Here, in the hamlet of Kilibwoni, were born the three most distinguished Nandi runners: Keino, Henry Rono (world records at 3,000, 5,000 and 10,000 meters and in the 3,000-meter steeplechase) and Mike Boit (a 3:49.45 mile and a 15-year international career). Boit, up from teaching at Kenyatta University in Nairobi to inspect his family's tea acreage, takes you to a low hill from which you can see the birthplaces of all three. Last summer, Peter Koech broke Rono's 11-year-old record in the steeplechase. Koech, too, is a Nandi from Kilibwoni.
Here is how the Nandi came to be. About 2000 B.C., Cushites from southern Ethiopia began arriving in these highlands. Pastoralists, they displaced or absorbed the region's original hunter-gatherers. Then, during the first 1,000 years A.D., Nilotic people pressed in, again from the north. They intermarried with the Cushites, and the groups combined customs. From the Cushites came circumcision as a rite of passage. The Nilotes contributed the extraction of the lower incisors of adolescents (so they may be fed if they contract lockjaw) and a boundless passion for the milking, bleeding and worship of cattle.
The result of this union, the Kalenjin and related groups such as the Masai and Turkana, spread down the hills and across the plains, reaching their peak about 500 years ago. Then, as the Bantu expanded eastward from Central West Africa, the Kalenjin retreated to their highland strongholds, warred with their neighbors and split into half a dozen subgroups, including the Nandi, who have felt themselves a distinct tribe since the 17th century.
The fixation of all Kalenjin tribes was the cow.

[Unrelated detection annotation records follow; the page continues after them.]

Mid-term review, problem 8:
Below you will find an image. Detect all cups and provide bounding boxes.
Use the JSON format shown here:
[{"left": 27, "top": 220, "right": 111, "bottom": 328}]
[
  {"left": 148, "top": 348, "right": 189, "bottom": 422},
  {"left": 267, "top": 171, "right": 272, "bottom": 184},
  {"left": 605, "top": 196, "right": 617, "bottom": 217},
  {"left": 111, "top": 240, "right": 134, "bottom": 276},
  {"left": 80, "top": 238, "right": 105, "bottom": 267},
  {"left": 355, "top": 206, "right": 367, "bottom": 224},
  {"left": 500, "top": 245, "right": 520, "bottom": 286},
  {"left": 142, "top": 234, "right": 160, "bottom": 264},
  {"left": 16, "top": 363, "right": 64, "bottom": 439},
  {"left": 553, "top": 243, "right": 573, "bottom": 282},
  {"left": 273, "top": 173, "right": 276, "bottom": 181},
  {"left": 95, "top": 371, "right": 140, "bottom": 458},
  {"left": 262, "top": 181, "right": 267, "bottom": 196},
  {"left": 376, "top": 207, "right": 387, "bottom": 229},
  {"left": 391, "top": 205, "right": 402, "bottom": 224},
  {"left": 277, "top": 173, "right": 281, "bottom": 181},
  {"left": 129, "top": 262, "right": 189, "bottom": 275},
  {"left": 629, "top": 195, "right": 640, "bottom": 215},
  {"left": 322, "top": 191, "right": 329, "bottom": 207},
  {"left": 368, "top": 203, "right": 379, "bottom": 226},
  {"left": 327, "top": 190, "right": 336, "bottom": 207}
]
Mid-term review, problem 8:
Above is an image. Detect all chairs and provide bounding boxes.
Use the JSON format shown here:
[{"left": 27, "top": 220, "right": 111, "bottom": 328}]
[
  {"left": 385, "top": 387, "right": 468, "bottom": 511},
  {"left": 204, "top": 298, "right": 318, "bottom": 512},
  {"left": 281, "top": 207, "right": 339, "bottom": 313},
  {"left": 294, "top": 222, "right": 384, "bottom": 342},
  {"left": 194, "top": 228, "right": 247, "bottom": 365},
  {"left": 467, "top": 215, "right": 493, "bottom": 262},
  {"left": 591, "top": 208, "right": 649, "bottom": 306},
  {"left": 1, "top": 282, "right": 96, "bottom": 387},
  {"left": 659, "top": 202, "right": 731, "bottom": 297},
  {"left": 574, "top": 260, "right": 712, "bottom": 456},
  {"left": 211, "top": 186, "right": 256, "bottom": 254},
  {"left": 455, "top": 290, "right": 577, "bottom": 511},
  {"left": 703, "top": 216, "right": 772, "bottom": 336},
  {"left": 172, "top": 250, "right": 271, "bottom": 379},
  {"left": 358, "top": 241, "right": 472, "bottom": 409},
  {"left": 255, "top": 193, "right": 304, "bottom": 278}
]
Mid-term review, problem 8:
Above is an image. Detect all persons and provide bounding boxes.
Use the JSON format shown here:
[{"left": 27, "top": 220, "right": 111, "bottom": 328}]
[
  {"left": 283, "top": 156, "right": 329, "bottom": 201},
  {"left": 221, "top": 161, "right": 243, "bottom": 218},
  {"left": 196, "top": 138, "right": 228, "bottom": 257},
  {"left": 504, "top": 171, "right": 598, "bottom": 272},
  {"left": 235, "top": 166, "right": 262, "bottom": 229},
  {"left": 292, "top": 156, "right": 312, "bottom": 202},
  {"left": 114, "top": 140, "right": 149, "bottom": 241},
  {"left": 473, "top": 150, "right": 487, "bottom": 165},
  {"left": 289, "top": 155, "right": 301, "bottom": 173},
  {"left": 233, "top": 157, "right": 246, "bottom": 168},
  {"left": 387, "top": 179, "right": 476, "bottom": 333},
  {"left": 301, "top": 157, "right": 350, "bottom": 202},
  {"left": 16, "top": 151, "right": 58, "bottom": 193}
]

The tribes understood themselves to be the chosen of God and therefore the rightful owners of all cattle on earth. They had but to go forth and repossess. This they did, rejoicing. The Kalenjin's—and many other tribes'—incessant raids for cattle and women created a culture in which reputation, wealth and progeny came to the fighting men who could cover long distances quickly.
In the late 19th century, the British colonialists found Nandi raiding parties ranging more than 100 miles from their highlands, striking at night and driving cattle miles toward home before enemy warriors could regroup. Nandi ferocity was such that it took the British five military campaigns over 10 years to subdue the tribe, which they finally did in 1906.